We barely understand animals, guys. Their difference from us is so much more
profound than we realize in most of our waking moments with them. Dreams,
now, those can be very different manners to discuss.
In cats, for example, why does one hiss so horribly at her sister after she
comes home from the vet? and why do so many people report the same occurrence
of this, independently? Are they still playing out a system of kittenhood, a notion
too deeply habituated in them, docile house cats -- too deep, I mean -- to have been
lost in their maturation? It is still be called into being. You have to make them feel
the power of large caring cat (often through long waves of initial protest, please note).
I'm suggesting that you become a cat and start reasoning for yourself. There is an important
role to be played, and it has been bestowed onto you by the powers already within you.
First, you have to settle the injured cat. Especially if her instinct is remove herself
from the center of the den (to flee and lie down on her own, I mean). Instead, you want her to
come to the center, to choose her place in the center of power amongst the whole pride
(the center of our shared cabin, Archie, you get it?). Ok, and once that's done, you'll have to
settle her sister (the uninjured one [although maybe she is injured, she just complained
when I massaged her back left hip a minute ago]). Anyway, you're going to have to settle her
regardless because we've all been through a single passionate engagement (which is another way
saying that passionate engagements are felt in waves of feeling so complex they must
play out amongst your bodies unequally... one wave sloshing over here while another one
sloshes over there). The moment you had with your injured cat felt genuinely parental. You all
felt it. You have to balance the energies with her, and you're going to have to cede to some of
her terms. But you want her to settle into the center of the space, too, ideally. (I guess I'm
just saying to do your best coaxing to get her into the shard space to settle herself through her
own force of will.... do everything you can -- be really charming to her -- so that she chooses a spot near our
injured third). There's an important concert to our mutual relaxation (you really gotta make
this happen).

Exercise instructions: Which four stretches of the passage about cats end with a question mark? Quote each one in full.

Material supplied:
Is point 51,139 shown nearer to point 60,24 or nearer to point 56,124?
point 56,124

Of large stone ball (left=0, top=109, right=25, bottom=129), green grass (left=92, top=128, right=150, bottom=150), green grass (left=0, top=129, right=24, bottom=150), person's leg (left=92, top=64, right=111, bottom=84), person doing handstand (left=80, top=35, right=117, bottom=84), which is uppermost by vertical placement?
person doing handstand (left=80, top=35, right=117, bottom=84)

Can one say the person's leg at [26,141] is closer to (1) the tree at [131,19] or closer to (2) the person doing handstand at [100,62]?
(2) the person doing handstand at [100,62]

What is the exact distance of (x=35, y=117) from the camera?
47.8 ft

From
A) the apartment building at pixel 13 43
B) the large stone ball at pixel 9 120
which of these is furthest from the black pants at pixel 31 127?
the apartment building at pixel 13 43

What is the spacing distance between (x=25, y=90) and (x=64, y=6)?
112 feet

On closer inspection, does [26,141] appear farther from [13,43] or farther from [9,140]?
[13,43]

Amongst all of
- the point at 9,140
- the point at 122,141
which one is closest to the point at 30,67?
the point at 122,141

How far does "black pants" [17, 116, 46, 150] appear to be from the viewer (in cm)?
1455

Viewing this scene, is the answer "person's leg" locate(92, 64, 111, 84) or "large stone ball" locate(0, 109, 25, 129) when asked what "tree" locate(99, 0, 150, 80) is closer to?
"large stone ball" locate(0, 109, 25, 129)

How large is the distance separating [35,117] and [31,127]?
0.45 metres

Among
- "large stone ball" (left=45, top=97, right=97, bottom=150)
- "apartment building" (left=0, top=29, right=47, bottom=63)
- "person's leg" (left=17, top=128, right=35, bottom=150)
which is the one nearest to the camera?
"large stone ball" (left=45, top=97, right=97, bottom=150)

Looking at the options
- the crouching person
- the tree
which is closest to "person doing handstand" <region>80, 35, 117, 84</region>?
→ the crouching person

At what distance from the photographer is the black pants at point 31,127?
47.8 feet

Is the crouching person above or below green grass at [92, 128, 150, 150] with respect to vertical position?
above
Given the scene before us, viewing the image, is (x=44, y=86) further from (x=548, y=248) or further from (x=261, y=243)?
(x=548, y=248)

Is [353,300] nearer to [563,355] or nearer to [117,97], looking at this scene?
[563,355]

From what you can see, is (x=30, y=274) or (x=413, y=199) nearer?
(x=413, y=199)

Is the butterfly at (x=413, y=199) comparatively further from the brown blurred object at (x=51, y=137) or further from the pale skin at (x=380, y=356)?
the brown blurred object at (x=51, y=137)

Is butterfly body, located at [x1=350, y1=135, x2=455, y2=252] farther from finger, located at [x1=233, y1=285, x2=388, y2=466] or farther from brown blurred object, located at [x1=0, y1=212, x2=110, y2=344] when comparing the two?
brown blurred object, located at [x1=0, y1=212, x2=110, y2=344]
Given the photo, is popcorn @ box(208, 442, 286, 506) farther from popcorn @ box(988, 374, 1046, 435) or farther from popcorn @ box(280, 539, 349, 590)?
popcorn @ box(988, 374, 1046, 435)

Task result:
1. "In cats, for example, why does one hiss so horribly at her sister after she comes home from the vet?"
2. "and why do so many people report the same occurrence of this, independently?"
3. "Are they still playing out a system of kittenhood, a notion too deeply habituated in them, docile house cats -- too deep, I mean -- to have been lost in their maturation?"
4. "the center of our shared cabin, Archie, you get it?"